Mann, a Philadelphia attorney reported that "the total number of exit visas granted to Jews last year fell to over 2,600, representing an unprecedented 95% drop from the 51,320 exit permits granted in 1979, the peak year for Jewish emigration. The nearly 110 visas issued to Jews who arrived in Vienna, in December, marked the lowest monthly figure recorded since the current phase of emigration began in 1971. These drastically low figures, at the year’s end, left an estimated 400,000 Jews who have shown on interest in reaching their homeland with little hope for the new year," Mann said.
NEW ARRESTS
Exacerbating this "tightening of the reins on emigration," Mann maintained, were several arrests of Jews seeking to leave for Israel, most recently Novosibirsk activist Feliks Kochubievsky, who received a two and half year labor comp sentence, and former POC Losif Begun, who was exiled twice before, and was again arrested and threatened with an unprecedented third trial and a long term in a labor camp. Mann observed that although former POC Evgeny Lein was released from labor camp in mid-year, he too was threatened with re-arrest.
"These arrests and threats nurture fear among the refuseniks throughout the Soviet Union — the fear that not only will the fulfillment of their dreams of emigrating to Israel be stunted indefinitely, but that their lives will be constantly disrupted by the KGB (security forces) and by the misuse of the law practiced by Soviet authorities," he stated.
STATUS OF POCS
According to Mann, "the status of two Jewish POCs was altered significantly this past year" indicating "no change in the unending abuses inflicted on Jews already suffering under the Soviet penal system," Anatoly Shcharansky, sentenced in 1978 to 13 years of imprisonment, under took a hunger strike in September to protest his isolation by the authorities. Sentenced in 1981 to three years in a labor camp, Aleksandr Paritsky was transferred in December to a strict prison environment as further punishment.
"Although three Jewish POCs– lda Nudel, Boris Chernobilsky and Vladimir Slepak — were released from exile or prison," he asserted, "they are being punished again, and their futures are dim as they are thrust back into the emotionally physically-draining difficulties of refusenik life. Nudel, who left her Siberian exile in March, following completion of a four-year term, was finally granted permission to reside in Bendery (Moldavian Republic), after nine months of wandering from city to city. Both Chernobilsky and Slepak returned to Moscow, after completing their sentences of one-year in a labor camp and five-years exile, respectively. Slepak, who in the late 60’s was one of the creators of the current emigration activities, had at one time been singled out by President Jimmy Carter for public recognition.

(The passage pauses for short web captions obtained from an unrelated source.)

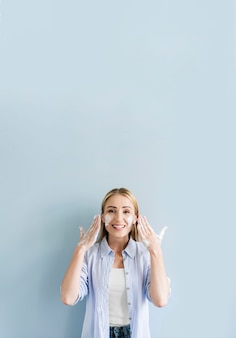 Vista frontale della donna felice che lava le sue mani e viso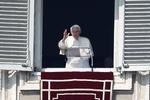 Аккаунт Папы Римского в Twitter набрал более 3 млн подписчиков
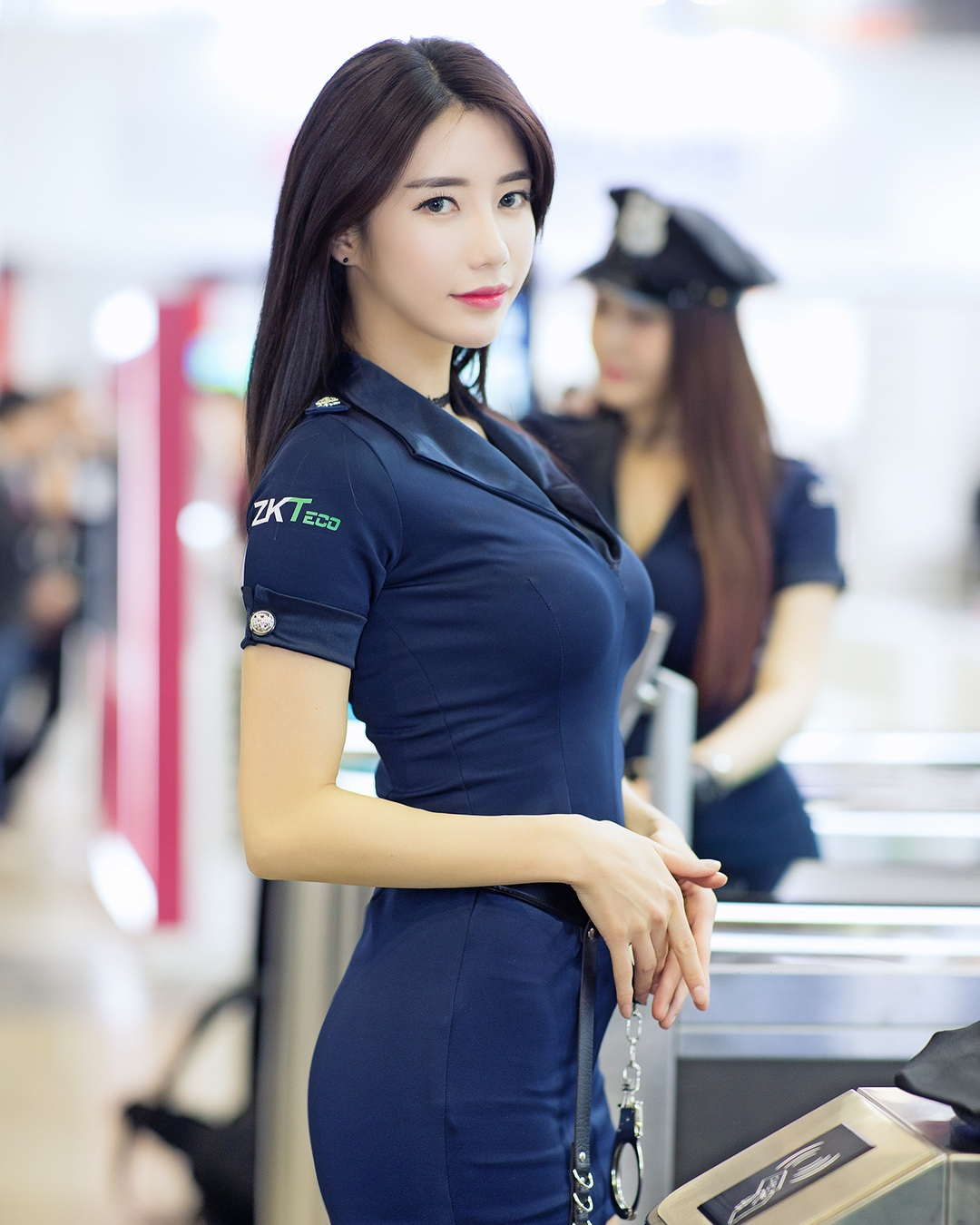 racing model Im sola hot police cosplay in the airport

He first applied to go to Israel in 1970.
A former public member of the U.S. delegation to the current Madrid Conference to review compliance with the Helsinki Final Act, Mann found the emigration of several long-term refuseniks "a blessing, but, nevertheless, a vivid reminder that the gates have closed to over 10,000 refuseniks who pray that their requests to emigrate will miraculously be approved and the gates will not lock them into lives of oppression."
Among the long-term refuseniks who received visas in 1982 were: former POC Amner Zavurov, Shmuel Shvartsband, Zigmund Rozental, Grigory Freiman, Oleg Popov, and Vladimir and Hanna Magarik.